Our observations indicate that remarkably little residual memory of the precursor somatic cell affects gene expression and methylation patterns in the reprogrammed iPSCs. To formally evaluate this we estimated the contribution of inter-individual differences and cell type of origin effects on variation in methylation and gene expression levels (see methods). The mean proportion of variance explained by donor individual is 16.2% and 15.5%, for the methylation and expression data, respectively; while the mean proportion of variance explained by cell type of origin is 6.6% and 6.7%, respectively (T-test; P < 10−15; KS test P < 10−15; Fig 5).
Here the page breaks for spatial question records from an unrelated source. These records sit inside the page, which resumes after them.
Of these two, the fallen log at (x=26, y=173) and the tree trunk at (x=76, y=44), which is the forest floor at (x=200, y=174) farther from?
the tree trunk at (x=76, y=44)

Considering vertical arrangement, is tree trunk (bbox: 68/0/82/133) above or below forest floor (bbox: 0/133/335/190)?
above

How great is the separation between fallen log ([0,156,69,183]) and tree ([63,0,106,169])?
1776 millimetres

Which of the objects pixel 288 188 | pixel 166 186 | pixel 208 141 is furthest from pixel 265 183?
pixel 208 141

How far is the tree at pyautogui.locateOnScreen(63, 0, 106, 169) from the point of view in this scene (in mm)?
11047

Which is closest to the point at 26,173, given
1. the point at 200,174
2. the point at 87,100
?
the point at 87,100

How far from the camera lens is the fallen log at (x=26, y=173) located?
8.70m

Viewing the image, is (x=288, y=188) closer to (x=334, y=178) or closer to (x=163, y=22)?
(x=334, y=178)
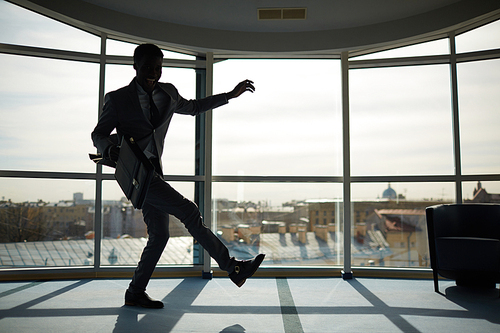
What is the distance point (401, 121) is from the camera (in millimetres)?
4730

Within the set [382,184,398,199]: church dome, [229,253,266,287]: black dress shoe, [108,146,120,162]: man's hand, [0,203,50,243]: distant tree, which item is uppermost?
[108,146,120,162]: man's hand

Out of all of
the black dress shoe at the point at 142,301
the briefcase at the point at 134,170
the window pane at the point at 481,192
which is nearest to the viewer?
the briefcase at the point at 134,170

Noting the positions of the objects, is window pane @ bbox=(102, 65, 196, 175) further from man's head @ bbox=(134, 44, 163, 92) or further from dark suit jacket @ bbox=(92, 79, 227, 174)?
man's head @ bbox=(134, 44, 163, 92)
Interestingly, when we focus on gene and CpGs whose expression and methylation levels in LCLs were previously associated with genetic variation (eQTLs and meQTLs, respectively), the mean proportion of variance explained by donor individual is significantly higher (21.2% and 19.9%, for the methylation and expression data, respectively; T-test P < 10−15; KS test P < 10−15; S13 Fig), while the mean proportion of variation explained by cell type of origin is roughly similar (6.28% and 6.34% for methylation and expression data, respectively).
Estimated contribution of inter-individual differences and cell type of origin effects on variation in (a) methylation and (b) gene expression levels from a linear mixed effect model. There is a significant difference in the mean proportion of variation explained by individual and cell type of origin (P < 10−15).
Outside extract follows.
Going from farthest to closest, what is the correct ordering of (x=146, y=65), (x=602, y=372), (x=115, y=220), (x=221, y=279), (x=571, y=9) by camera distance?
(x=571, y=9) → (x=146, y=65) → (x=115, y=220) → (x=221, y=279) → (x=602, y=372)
To date, the common view is that iPSCs derived from somatic cells retain robust epigenetic traces of the precursor cells [10,12–17,24]. Yet, in our data, a remarkably small amount of the observed regulatory variation in iPSCs is driven by cell type of origin. Our observations are consistent with genetic background being a major driver of regulatory variation in iPSCs.
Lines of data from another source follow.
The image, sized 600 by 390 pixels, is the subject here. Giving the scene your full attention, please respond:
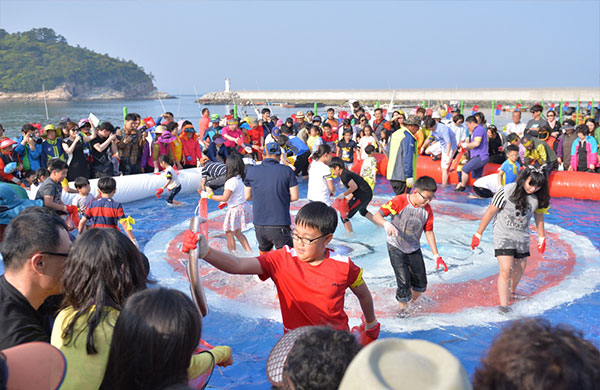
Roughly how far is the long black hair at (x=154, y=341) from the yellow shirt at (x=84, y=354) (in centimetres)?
21

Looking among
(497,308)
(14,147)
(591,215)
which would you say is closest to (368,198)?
(497,308)

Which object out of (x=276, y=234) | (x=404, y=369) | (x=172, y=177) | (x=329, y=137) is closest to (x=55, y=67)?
(x=329, y=137)

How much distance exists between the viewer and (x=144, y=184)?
10711mm

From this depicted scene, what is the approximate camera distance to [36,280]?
2377 millimetres

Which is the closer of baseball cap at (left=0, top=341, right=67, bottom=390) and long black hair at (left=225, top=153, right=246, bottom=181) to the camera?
baseball cap at (left=0, top=341, right=67, bottom=390)

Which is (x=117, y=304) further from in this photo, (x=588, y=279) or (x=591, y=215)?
(x=591, y=215)

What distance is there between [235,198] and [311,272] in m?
4.07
While our results challenge the common view that epigenetic memory is prevalent in iPSCs, a careful examination of the literature suggests that our data are in fact consistent with previous studies, though our interpretation is not. The principal difference between previous studies and ours is that we were able to benchmark epigenetic memory against other sources of variation. Previous studies either characterized iPSCs from a single individual [12,14], or were not able to distinguish between genetic and cell type of origin effects [15,16]. For example, though Kim et al.  reported a similar number of DM loci (137–370) between iPSCs derived from different cell types as we observed in our study, Kim et al. interpreted their observation as evidence for a marked effect of the donor cells. Yet, our observation that DNA methylation is quite homogenous across all iPSCs (both within replicates and between L-iPSCs and F-iPSCs; S8C and S8D Fig), is not in disagreement with the observations of Kim et al.
Indeed, our study explicitly models the contribution of genetic background to variation in DNA methylation levels in iPSCs. When we consider DNA methylation in the context of variation explained by inter-individual differences, we find a remarkably small effect associated with cell type of origin. Moreover, even unsupervised clustering (based on either DNA methylation or gene expression data) indicated that samples largely clustered by individual. We found little evidence of clustering by cell type of origin. When we turned our attention to individual loci, only 197 (0.043%) tested CpGs were classified as DM between L-iPSCs and F-iPSCs, compared with 190,356 (41.7%) loci that were classified as DM between LCLs and fibroblasts.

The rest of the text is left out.